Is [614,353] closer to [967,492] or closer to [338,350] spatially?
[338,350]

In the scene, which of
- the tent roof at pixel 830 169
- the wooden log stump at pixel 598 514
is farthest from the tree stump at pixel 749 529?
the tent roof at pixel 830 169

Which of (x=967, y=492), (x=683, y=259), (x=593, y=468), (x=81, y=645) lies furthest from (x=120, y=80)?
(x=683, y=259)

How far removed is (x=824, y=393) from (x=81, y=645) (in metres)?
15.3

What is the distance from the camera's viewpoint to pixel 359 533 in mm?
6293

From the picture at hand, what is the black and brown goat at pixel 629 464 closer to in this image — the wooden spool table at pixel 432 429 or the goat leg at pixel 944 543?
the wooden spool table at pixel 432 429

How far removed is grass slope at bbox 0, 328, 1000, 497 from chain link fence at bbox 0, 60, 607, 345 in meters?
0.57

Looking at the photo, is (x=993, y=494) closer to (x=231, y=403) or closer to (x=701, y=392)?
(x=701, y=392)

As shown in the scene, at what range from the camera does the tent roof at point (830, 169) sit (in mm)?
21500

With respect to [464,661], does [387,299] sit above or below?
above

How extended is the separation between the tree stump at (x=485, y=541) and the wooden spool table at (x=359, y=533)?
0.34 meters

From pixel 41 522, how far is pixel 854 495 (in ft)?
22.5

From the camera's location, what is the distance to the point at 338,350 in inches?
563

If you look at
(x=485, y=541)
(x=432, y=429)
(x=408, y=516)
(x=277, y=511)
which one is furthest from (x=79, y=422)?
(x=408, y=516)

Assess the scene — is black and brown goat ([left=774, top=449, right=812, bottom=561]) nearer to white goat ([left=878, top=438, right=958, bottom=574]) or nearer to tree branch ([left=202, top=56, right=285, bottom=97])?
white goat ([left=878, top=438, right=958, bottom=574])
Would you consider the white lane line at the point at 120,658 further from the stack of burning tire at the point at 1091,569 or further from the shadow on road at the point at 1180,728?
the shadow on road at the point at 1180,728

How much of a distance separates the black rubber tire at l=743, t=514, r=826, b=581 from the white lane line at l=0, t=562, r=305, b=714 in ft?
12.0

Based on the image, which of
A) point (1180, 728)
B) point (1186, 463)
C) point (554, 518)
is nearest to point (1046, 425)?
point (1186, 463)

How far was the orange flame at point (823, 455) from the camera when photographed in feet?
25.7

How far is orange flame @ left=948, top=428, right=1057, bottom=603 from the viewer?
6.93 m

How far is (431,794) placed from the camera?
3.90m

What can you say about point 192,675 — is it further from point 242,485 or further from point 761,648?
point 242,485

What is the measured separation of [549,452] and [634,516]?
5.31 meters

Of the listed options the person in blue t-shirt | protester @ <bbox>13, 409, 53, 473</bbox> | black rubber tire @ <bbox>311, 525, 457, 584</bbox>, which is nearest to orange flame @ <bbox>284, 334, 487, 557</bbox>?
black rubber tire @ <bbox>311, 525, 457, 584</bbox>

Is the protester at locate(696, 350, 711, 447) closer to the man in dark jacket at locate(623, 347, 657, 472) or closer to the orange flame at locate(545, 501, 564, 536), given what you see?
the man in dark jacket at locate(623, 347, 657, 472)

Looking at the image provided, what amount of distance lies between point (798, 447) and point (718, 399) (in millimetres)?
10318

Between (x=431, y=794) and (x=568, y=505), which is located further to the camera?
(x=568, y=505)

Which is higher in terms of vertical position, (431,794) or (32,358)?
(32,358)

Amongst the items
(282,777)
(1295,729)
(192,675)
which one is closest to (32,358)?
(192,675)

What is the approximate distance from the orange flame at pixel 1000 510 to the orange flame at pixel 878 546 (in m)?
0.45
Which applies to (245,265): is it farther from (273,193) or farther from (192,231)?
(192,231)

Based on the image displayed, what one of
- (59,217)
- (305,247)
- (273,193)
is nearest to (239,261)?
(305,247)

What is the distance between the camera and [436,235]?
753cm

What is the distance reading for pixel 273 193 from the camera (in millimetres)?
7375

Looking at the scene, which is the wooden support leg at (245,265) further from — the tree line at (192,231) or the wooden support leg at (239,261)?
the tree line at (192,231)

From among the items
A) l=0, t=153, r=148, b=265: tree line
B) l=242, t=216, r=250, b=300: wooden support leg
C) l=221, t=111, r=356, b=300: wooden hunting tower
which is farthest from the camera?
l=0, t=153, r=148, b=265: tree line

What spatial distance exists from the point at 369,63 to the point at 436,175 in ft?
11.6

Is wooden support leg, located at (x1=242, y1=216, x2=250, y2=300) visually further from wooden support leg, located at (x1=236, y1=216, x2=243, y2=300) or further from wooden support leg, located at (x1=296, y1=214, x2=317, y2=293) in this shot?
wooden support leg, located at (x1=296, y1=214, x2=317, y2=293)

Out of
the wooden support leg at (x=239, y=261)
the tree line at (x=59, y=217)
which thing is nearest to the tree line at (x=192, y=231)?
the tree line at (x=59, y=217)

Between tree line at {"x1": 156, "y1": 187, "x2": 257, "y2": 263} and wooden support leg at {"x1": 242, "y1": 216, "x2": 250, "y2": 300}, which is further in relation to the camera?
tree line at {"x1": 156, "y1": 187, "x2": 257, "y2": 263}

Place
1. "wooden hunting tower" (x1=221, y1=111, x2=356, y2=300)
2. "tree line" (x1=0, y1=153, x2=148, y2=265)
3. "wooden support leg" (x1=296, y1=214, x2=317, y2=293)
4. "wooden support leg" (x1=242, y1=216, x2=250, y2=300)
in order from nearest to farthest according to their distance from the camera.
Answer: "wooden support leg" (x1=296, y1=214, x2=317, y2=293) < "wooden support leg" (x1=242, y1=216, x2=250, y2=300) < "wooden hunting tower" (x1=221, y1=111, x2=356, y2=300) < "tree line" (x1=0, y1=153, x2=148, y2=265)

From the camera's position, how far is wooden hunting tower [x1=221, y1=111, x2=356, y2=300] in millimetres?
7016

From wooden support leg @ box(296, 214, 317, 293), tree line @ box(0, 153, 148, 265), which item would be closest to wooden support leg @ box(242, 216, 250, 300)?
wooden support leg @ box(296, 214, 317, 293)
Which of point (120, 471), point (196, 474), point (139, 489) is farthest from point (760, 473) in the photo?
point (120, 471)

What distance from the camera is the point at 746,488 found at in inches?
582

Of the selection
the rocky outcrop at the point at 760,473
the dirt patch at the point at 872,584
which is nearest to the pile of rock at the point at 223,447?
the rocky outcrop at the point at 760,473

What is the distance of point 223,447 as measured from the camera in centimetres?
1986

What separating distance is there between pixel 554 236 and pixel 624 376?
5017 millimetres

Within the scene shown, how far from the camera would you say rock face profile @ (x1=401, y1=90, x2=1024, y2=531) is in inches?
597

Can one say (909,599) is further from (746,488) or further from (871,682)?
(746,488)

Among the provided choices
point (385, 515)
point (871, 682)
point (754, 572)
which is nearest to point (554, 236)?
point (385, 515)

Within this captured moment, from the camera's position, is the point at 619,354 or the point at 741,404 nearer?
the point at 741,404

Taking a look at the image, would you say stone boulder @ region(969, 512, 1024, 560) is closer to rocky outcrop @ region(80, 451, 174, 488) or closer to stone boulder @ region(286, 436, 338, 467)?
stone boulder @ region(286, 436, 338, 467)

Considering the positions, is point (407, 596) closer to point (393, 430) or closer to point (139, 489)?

Aim of the exercise -> All lines from the one that contains "What is the distance of" through the end of the material are to be quoted exactly, with both ends included.

Written reply ->
What is the distance of point 223,447 as measured from the camera in centimetres?
1986

What separating distance is there between pixel 554 236 and pixel 624 376?
5017 millimetres

Within the scene shown, how far from the camera would you say rock face profile @ (x1=401, y1=90, x2=1024, y2=531) is in inches?
597

Can one say (909,599) is further from (746,488) or further from (871,682)?
(746,488)

Among the provided choices
point (385, 515)
point (871, 682)
point (754, 572)
which is nearest to point (554, 236)?
point (385, 515)

Within this captured moment, from the camera's position, is the point at 619,354 or the point at 741,404 nearer?
the point at 741,404

Taking a look at the image, would you say stone boulder @ region(969, 512, 1024, 560) is closer to rocky outcrop @ region(80, 451, 174, 488) or closer to stone boulder @ region(286, 436, 338, 467)?
stone boulder @ region(286, 436, 338, 467)

Considering the positions, is point (407, 596) closer to point (393, 430) or closer to point (139, 489)?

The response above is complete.